The Elegance of Patina

New objects have an effusive glow, freshness and flawlessness that have a strong allure to our innate sense of the imperfect nature of life. Because they cannot remain new for long, new things have a transient rarity. Things seem to have the greatest value when new and once something is only a few scant steps in time older, culture seems to teach, it loses value. Ironically, new things are not the things that go with us through life or comfort us when we are troubled. During time of need or loneliness we gather our weather-worn memories, long-time friends and heritage around us. Although the glow of youth is appealing, it cannot be compared with the quality acquired with age.

Patina is the oxidized surface of metal, such as copper and bronze.
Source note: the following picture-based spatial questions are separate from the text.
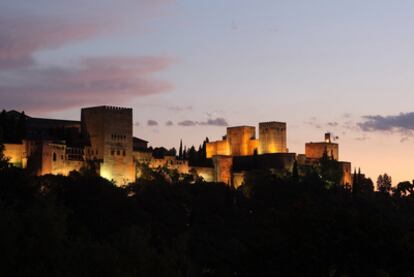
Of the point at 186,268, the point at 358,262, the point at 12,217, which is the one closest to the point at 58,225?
the point at 12,217

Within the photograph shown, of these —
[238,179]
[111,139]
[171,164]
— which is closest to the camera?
[111,139]

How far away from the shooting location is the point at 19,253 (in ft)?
102

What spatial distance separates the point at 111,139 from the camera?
289 feet

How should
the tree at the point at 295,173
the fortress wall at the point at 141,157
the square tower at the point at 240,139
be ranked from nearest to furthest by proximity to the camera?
the fortress wall at the point at 141,157, the tree at the point at 295,173, the square tower at the point at 240,139

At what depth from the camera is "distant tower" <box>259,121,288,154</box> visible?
109625 millimetres

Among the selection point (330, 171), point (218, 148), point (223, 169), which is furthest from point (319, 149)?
point (223, 169)

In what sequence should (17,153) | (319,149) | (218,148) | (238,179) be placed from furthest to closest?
(218,148), (319,149), (238,179), (17,153)

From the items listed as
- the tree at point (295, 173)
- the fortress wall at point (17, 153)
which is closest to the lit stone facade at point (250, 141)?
the tree at point (295, 173)

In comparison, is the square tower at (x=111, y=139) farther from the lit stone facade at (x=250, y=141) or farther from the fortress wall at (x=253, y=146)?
the fortress wall at (x=253, y=146)

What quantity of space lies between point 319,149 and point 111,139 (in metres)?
31.7

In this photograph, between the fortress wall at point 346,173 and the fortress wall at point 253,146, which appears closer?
the fortress wall at point 346,173

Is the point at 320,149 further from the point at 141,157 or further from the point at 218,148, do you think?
the point at 141,157

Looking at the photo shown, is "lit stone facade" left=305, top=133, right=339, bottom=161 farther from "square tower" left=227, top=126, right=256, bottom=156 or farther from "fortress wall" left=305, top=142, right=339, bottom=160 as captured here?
"square tower" left=227, top=126, right=256, bottom=156

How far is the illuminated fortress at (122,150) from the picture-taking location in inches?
3191
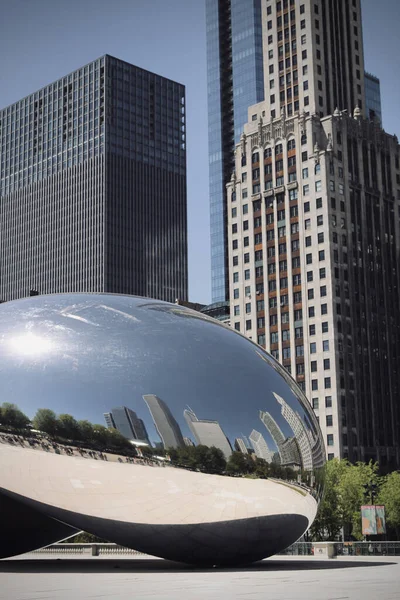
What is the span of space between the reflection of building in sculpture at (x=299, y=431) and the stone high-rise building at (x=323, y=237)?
84.4 metres

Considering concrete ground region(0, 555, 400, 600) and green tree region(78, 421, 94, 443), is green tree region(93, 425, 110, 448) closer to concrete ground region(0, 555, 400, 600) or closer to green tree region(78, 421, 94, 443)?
green tree region(78, 421, 94, 443)

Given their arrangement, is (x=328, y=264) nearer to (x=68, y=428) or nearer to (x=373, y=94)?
(x=373, y=94)

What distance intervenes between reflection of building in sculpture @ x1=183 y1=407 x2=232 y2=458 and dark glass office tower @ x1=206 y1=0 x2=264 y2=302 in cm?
14681

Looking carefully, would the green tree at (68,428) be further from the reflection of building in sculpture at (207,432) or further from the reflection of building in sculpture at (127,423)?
the reflection of building in sculpture at (207,432)

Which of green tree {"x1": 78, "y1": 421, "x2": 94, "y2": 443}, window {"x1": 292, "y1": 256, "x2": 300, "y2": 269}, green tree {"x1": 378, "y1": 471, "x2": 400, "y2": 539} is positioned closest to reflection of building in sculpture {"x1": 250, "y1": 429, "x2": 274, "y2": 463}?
green tree {"x1": 78, "y1": 421, "x2": 94, "y2": 443}

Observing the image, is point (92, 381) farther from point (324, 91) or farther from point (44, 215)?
point (44, 215)

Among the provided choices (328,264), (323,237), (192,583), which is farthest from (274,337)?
(192,583)

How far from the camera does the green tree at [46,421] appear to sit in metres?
17.5

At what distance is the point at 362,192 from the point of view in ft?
383

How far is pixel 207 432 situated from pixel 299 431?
253cm

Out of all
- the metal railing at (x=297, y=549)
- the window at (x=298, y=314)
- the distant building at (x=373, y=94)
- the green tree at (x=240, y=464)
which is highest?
the distant building at (x=373, y=94)

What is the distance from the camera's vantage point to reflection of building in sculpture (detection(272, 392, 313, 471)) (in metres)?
18.8

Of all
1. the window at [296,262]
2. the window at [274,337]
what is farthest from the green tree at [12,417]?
the window at [274,337]

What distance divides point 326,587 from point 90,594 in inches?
165
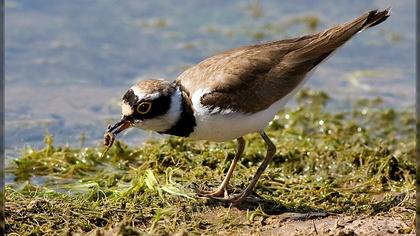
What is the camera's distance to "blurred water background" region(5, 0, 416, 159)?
41.5ft

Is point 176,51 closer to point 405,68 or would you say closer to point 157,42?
point 157,42

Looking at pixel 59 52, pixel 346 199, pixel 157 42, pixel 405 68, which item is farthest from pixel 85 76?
pixel 346 199

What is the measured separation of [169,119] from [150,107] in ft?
0.69

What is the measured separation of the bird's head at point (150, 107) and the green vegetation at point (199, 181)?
685 millimetres

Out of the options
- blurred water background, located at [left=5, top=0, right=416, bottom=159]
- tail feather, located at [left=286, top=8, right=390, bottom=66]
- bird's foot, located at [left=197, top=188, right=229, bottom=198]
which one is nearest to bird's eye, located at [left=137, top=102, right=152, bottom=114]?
bird's foot, located at [left=197, top=188, right=229, bottom=198]

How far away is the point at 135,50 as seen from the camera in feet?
49.4

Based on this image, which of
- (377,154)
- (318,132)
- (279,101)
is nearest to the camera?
(279,101)

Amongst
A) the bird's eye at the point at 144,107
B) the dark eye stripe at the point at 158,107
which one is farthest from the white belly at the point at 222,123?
the bird's eye at the point at 144,107

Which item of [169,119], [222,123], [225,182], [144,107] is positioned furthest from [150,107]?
[225,182]

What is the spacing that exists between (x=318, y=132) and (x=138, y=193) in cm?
383

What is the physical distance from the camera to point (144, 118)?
838 centimetres

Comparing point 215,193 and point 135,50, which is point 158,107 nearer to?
point 215,193

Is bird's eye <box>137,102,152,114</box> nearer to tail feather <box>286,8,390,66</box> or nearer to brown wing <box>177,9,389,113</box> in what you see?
brown wing <box>177,9,389,113</box>

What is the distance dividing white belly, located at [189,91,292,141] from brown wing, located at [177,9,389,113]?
0.20 ft
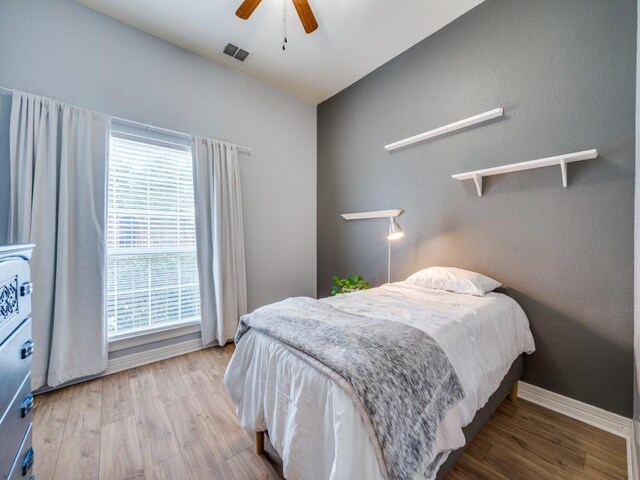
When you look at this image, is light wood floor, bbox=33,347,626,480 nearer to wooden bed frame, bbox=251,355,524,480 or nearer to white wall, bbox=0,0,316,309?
wooden bed frame, bbox=251,355,524,480

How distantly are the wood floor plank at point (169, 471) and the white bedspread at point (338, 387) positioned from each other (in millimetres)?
364

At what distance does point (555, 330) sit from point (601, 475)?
0.79m

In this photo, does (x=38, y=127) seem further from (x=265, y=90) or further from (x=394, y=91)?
(x=394, y=91)

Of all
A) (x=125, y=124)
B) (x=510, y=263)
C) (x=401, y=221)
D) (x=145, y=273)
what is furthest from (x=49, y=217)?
(x=510, y=263)

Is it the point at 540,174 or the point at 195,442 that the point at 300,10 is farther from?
the point at 195,442

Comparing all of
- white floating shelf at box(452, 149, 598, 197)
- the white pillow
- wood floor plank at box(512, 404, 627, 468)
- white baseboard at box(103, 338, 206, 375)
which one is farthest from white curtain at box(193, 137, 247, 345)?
wood floor plank at box(512, 404, 627, 468)

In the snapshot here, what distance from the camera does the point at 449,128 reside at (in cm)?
227

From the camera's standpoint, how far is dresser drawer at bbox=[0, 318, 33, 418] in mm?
765

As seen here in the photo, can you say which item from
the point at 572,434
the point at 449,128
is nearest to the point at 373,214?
the point at 449,128

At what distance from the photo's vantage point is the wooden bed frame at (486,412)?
1172 mm

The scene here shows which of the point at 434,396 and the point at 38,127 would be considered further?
the point at 38,127

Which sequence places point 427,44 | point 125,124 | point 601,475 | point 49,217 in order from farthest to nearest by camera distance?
1. point 427,44
2. point 125,124
3. point 49,217
4. point 601,475

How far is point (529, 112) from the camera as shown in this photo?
1.93 m

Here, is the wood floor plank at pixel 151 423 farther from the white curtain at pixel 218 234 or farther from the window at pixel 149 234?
the white curtain at pixel 218 234
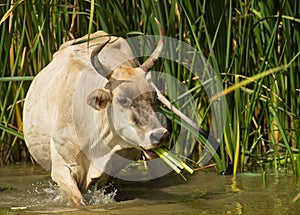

This process happens naturally and very slowly. It transforms the glowing and fresh surface of the metal to a dull and opaque sheen. Then, when left alone, the surface blooms with a rich mosaic of hue and tone. The best patina is acquired when the object is exposed to the raw elements; the fundamental forces of weathering and extremes create depth and character in patterns unique to the object itself. Patina has a multi-layered and delicate beauty, but is not fragile.

The idea of patina extends beyond metals. It is also a concept and a principle. Old, well-worn clothes comfort us in ways that newly-crafted ones never can… the unexperienced fabrics feel foreign and stiff against the skin. Only after numerous wearings, washings and shared experiences, can the article and our bodies establish a comfortable relationship. Faces, too, gain patina through time. This type of patina goes by other names: character, maturity, experience. Aged furniture, ancient flowerpots and historic buildings develop a more beautiful appearance once they have centuries of life lived. 

Although society appreciates the qualities inherent in youth, and new objects, it is patina that is treasured. And rare. It imparts uniqueness, depth and timeless beauty. It is not so much a process that takes things away, as much as it is a process that gives.